DESCRIPTION OF THE TASK: Copy the listing below word for word, without changing anything.

RECORDS:
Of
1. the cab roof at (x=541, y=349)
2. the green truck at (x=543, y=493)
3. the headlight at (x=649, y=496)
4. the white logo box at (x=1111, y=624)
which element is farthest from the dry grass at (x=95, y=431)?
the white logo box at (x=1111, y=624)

RIGHT ANSWER:
Of
1. the cab roof at (x=541, y=349)
2. the green truck at (x=543, y=493)
3. the headlight at (x=649, y=496)
4. the white logo box at (x=1111, y=624)
which element is farthest from the dry grass at (x=95, y=431)?
the white logo box at (x=1111, y=624)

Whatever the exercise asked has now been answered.